What you need to do
Rewrite the records from the start through the line containing "Cute Flying Pigs", changing "Black Leather" to "Brown Suede" and keeping everything else the same. Leave out the pictures.

-------- The data --------

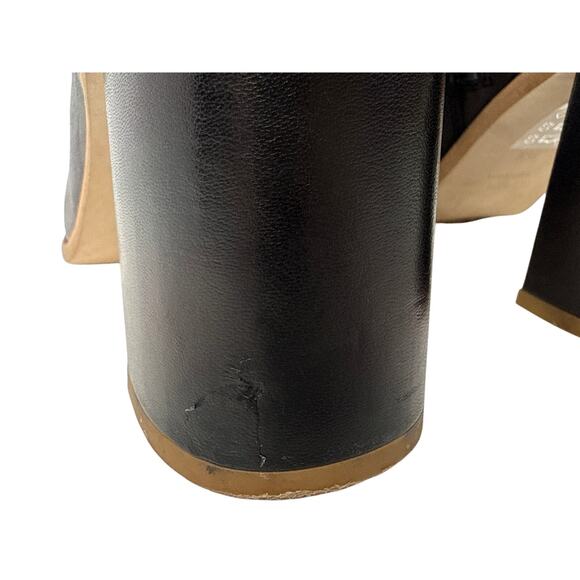 Free People Sienna Boots Block Heel Womens US 6 EU36.5 Black Leather Square Toe - Picture 7 of 11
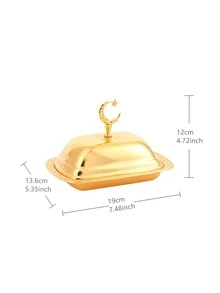 1pc Gold-colored European Style Covered Iron Butter Dish With Star & Moon Design Handle For Restaurant Food And Sauce Serving - Gold - View 2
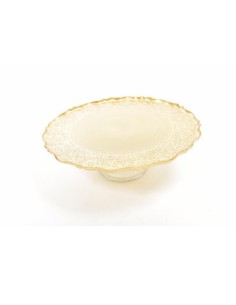 ALZATA 67084 VETRO D28X11CM ORO CON PIEDE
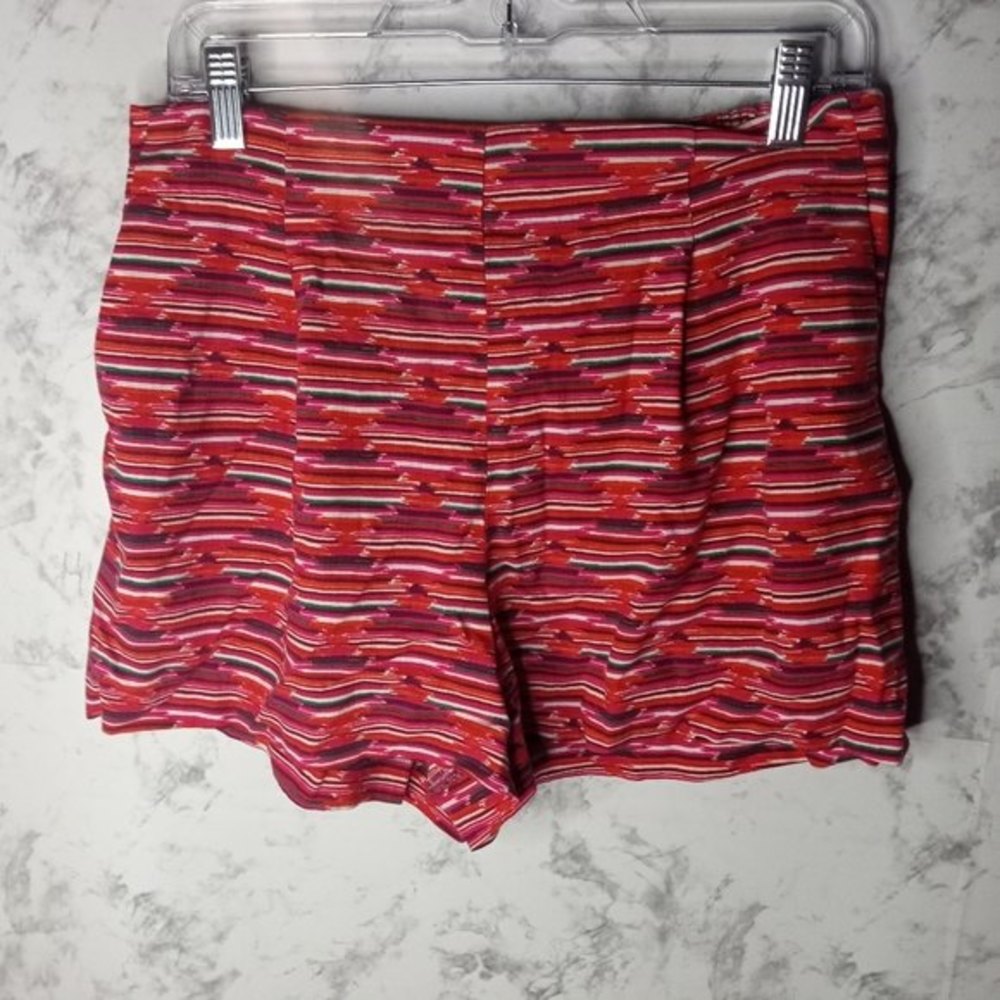 LOFT red white pink multi-color rayon linen pull on shorts S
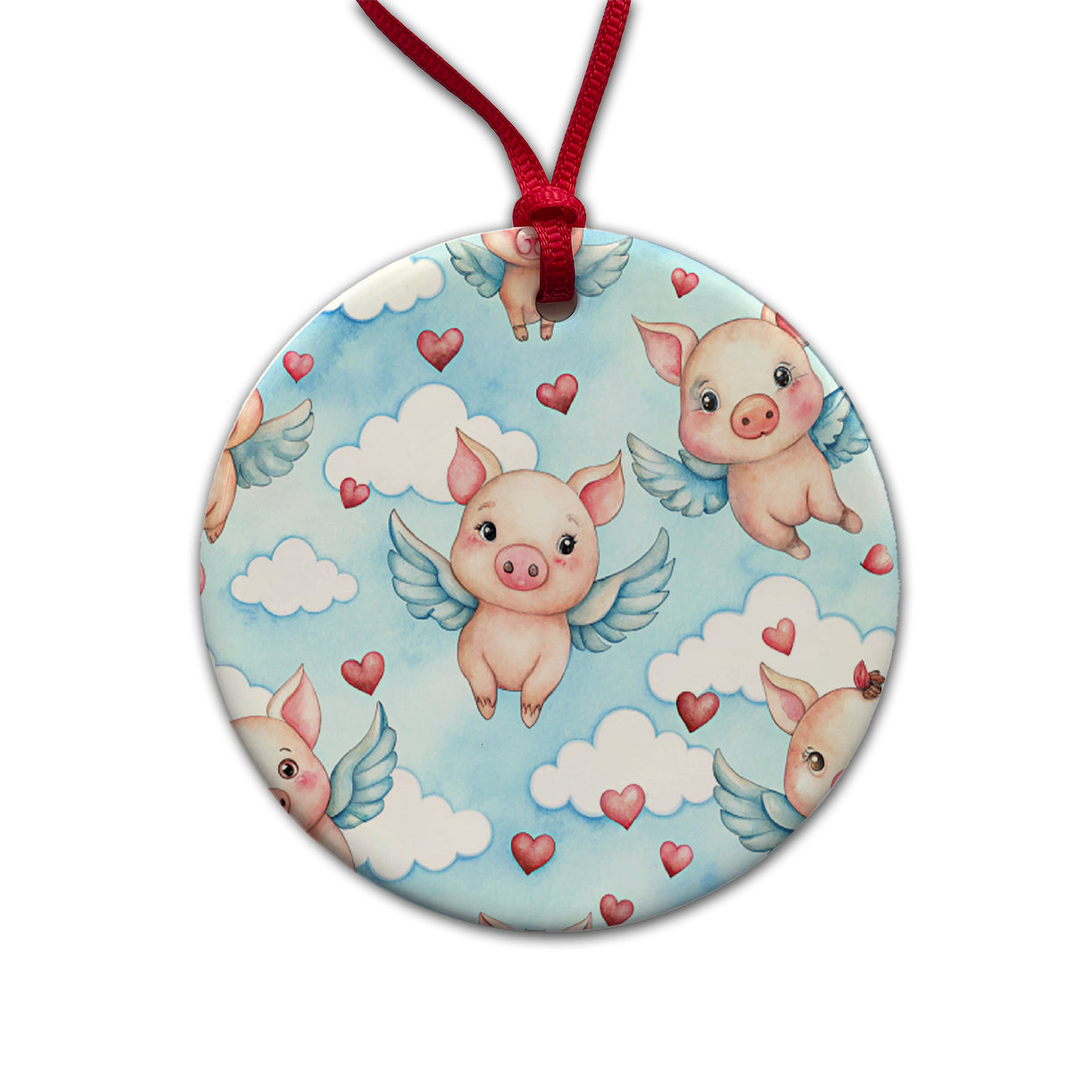 Cute Flying Pigs Hearts Watercolor Round Ceramic Holiday Christmas Tree Ornament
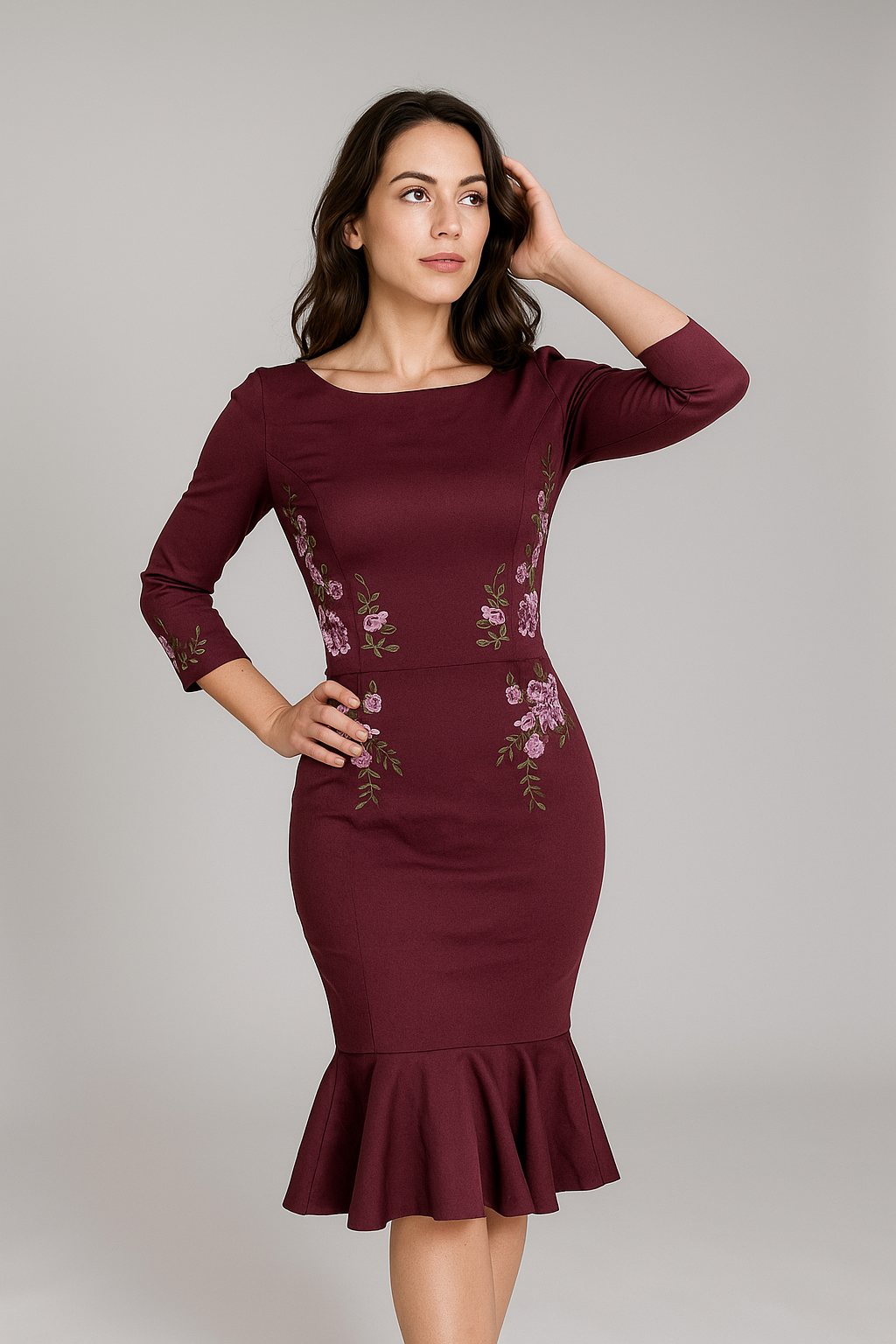 Stijlvolle Donkerpaarse Jurk met Geborduurde Bloemen - Maat S - 347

--------

Solution for this problem
 Free People Sienna Boots Block Heel Womens US 6 EU36.5 Brown Suede Square Toe - Picture 7 of 11
 1pc Gold-colored European Style Covered Iron Butter Dish With Star & Moon Design Handle For Restaurant Food And Sauce Serving - Gold - View 2
 ALZATA 67084 VETRO D28X11CM ORO CON PIEDE
 LOFT red white pink multi-color rayon linen pull on shorts S
 Cute Flying Pigs Hearts Watercolor Round Ceramic Holiday Christmas Tree Ornament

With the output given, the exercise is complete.